▶ _ABOUT THIS EXERCISE_:
Among the lines below, return each one that contains the word "https".

DATA TO PROCESS Start Marker

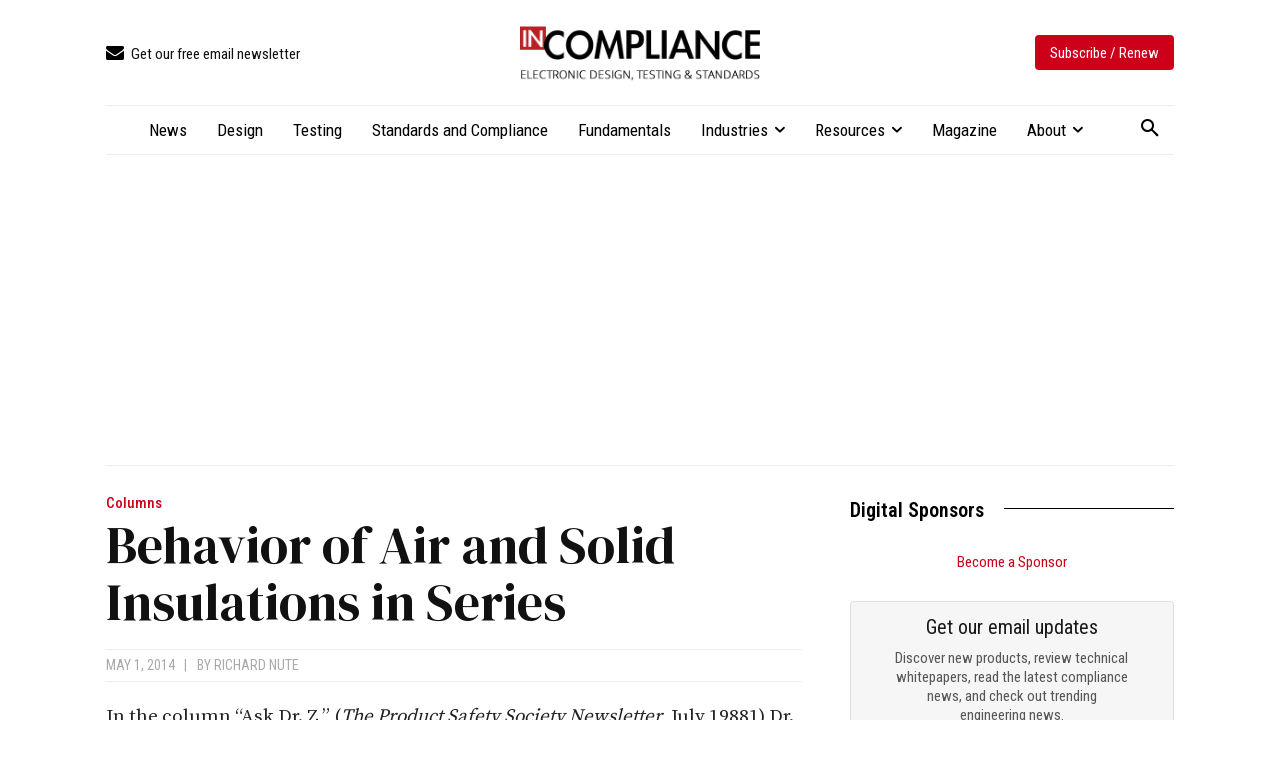

--- FILE ---
content_type: text/html; charset=UTF-8
request_url: https://incompliancemag.com/behavior-of-air-and-solid-insulations-in-series/
body_size: 2252
content:
<!DOCTYPE html>
<html lang="en">
<head>
    <meta charset="utf-8">
    <meta name="viewport" content="width=device-width, initial-scale=1">
    <title></title>
    <style>
        body {
            font-family: "Arial";
        }
    </style>
    <script type="text/javascript">
    window.awsWafCookieDomainList = [];
    window.gokuProps = {
"key":"AQIDAHjcYu/GjX+QlghicBgQ/[base64]/4BoQ==",
          "iv":"CgAEjTKYVQAADhSH",
          "context":"XmV0UwJQcrkhLjRfLIMN45OH9H/GiCnlcE8W+8RlJe5oz4XWV7PS5GsqcntwRcBjWGr1fjpn0U83NSi1qVHwMmWvBG+bjXW1bW3dkccJRbxO2g6MSc3wn2PRopyRS9YVMLpfcysPo07dGu8glRIIfusJf/zgj/QAgY4fTgTIKBOb1YsL2glOWbegcM4Ty6ovGlq7nCZ2RE32vvFAIao2PwtzvJIq5WNFaVY+eWRKx8CHdjngwG5X6eocBHBQUYygE5yFoBBRLpmgH+Sksg7oKQ+ZmL1F5snJbPgrHu7qhSA/pXFlia2f/qABsA3Xja++rpJzOwY32TRwyo0Vs40IN+HJ5wqC5bH1yee91m/HfOM9w8WAVATMapfrvOeUX/[base64]/L6lfZEy/2FiHvXaXMiS7eoOWhnkPOqXWGyp8rmuOcjB+JbpGzFMmYcIg4J07/fzlFWBJiQ0eWatH/eT1JLjrLobhV3kzxIQuyjZ2rE3Ne6PxKfJ/Nu73XzKly3voDDudhZglGL6gQFXy0xjdYvDZ4FQU+pXevM="
};
    </script>
    <script src="https://56893a7d9a90.947e1d2c.us-east-1.token.awswaf.com/56893a7d9a90/c2d136607160/33fb5e0666fe/challenge.js"></script>
</head>
<body>
    <div id="challenge-container"></div>
    <script type="text/javascript">
        AwsWafIntegration.saveReferrer();
        AwsWafIntegration.checkForceRefresh().then((forceRefresh) => {
            if (forceRefresh) {
                AwsWafIntegration.forceRefreshToken().then(() => {
                    window.location.reload(true);
                });
            } else {
                AwsWafIntegration.getToken().then(() => {
                    window.location.reload(true);
                });
            }
        });
    </script>
    <noscript>
        <h1>JavaScript is disabled</h1>
        In order to continue, we need to verify that you're not a robot.
        This requires JavaScript. Enable JavaScript and then reload the page.
    </noscript>
</body>
</html>

--- FILE ---
content_type: text/html; charset=UTF-8
request_url: https://incompliancemag.com/wp-admin/admin-ajax.php?td_theme_name=Newspaper&v=12.7.3
body_size: -185
content:
{"28485":848}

DATA TO PROCESS End Marker

▶ _SOLUTION_:
request_url: https://incompliancemag.com/behavior-of-air-and-solid-insulations-in-series/
    <script src="https://56893a7d9a90.947e1d2c.us-east-1.token.awswaf.com/56893a7d9a90/c2d136607160/33fb5e0666fe/challenge.js"></script>
request_url: https://incompliancemag.com/wp-admin/admin-ajax.php?td_theme_name=Newspaper&v=12.7.3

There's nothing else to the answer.